Integrating DITA at Idiom Technologies

Interview by Kay Ethier, Bright Path Solutions and Scott Abel, TheContentWrangler.com.

In Integrating DITA at Idiom Technologies, we ask Willie Williams, Senior Technical Writer at Idiom Technologies, Inc. to talk about the enterprise globalization software provider's venture into the world of the Darwin Information Typing Architecture (DITA).

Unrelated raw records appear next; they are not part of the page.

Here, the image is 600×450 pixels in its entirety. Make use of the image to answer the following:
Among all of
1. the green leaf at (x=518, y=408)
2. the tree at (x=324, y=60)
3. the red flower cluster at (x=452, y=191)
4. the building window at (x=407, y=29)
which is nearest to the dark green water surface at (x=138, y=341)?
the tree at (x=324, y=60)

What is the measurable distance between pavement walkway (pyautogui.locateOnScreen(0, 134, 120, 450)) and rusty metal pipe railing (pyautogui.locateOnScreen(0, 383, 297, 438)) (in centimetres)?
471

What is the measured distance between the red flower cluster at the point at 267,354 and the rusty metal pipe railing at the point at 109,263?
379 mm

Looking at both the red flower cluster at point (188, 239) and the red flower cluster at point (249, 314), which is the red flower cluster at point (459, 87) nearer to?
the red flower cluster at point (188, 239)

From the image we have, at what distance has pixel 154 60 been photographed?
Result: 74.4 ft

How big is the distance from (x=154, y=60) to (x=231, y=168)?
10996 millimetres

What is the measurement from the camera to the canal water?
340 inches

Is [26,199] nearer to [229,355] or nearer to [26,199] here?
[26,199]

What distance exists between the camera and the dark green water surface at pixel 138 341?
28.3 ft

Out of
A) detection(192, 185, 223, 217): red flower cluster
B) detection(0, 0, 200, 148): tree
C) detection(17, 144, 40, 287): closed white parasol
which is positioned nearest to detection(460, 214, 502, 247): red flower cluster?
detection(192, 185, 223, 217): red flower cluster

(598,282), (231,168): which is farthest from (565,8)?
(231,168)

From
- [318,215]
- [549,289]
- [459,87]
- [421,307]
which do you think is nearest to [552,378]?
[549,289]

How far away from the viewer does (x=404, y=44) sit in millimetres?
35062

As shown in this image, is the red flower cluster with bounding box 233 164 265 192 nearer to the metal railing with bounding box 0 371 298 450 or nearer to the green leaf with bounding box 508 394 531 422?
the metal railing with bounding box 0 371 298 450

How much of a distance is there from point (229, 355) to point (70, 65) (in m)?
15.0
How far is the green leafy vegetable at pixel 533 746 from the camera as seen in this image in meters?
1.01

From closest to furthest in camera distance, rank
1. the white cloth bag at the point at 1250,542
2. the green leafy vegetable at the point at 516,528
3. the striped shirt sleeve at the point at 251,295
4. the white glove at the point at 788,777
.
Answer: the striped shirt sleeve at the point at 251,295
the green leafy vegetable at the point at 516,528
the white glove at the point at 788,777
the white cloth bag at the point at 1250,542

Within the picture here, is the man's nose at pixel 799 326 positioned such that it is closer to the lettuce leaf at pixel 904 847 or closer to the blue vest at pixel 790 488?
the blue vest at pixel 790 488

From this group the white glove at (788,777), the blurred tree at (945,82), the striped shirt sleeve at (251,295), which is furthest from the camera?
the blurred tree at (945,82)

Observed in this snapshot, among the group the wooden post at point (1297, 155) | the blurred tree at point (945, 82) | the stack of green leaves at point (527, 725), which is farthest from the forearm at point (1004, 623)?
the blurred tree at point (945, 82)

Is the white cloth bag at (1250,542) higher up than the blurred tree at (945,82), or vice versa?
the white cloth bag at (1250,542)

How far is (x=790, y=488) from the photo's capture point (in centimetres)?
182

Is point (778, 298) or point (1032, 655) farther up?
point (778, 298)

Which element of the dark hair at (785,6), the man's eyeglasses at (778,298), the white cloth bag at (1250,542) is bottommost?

Integrating DITA at Idiom Technologies

Bright Path Solutions asked Willie Williams, Senior Technical Writer at
Idiom Technologies, Inc. to talk about the enterprise globalization software provider’s venture into the world of the Darwin Information Typing Architecture (DITA). Idiom Technologies® optimizes the globalization supply chain by aligning global enterprises, language services providers, and translators. Proven WorldServer™ software solutions enable global organizations to expand market reach and accelerate multilingual communication by automating translation and localization.

BPS: Why did Idiom decide to adopt DITA?

WW: Idiom went to
XML to benefit from its:

Reusability

Extensibility

Portability

Ease of Globalization (Translation & Localization)

Idiom chose DITA because:

It’s becoming a widely adopted standard, governed by an international body (OASIS)

It already offers an open toolkit, which is growing steadily

It supports specializations for meeting business needs

Tool developers can easily integrate it with editors (like Arbortext Epic, Adobe FrameMaker, and Blast Radius XMetaL) and provide XSLTs for PDF, HTML, and other output formats

A framework can be implemented in which administrators can achieve processing customizations without conflict with the transforms and processing distributed in the open toolkit

BPS: What content did Idiom use DITA to create?

WW: The WorldServer OpenTopic User Guide and the OpenTopic Customization Guide were both written entirely in DITA, as was the Supported Configuration Guide. The other WorldServer guides (the Installation Guide, the Administrator Guide, and the User Guide) have all been converted to DITA, and are being updated in DITA now. WorldServer whitepapers have been converted and are also maintained in DITA.

BPS: Did Idiom have to specialize (customize) DITA for its purposes? If so, what did you need to specialize and why?

WW: I asked one of our software engineers, Chris Wong about that. Here’s what he said, "We used a specialization of the DITA map: the bookmap/bookinfo elements were not and still are not part of the DITA standard. We needed bookmap/bookinfo for book-like deliverables, since it has appropriate metadata and structure for book semantics such as chapters and front matter content. Bookmap/bookinfo will almost certainly be part of the upcoming DITA 1.1 standard. This was the only specialization needed for our product documentation.

I also asked Chase Tingsley of Idiom about specialization. He added, "for the ‘DITA Cookbook’ (a document Idiom provides its clients that provides examples for using all DITA elements) we created specialized topics for "cookbook entries" with a particular structure.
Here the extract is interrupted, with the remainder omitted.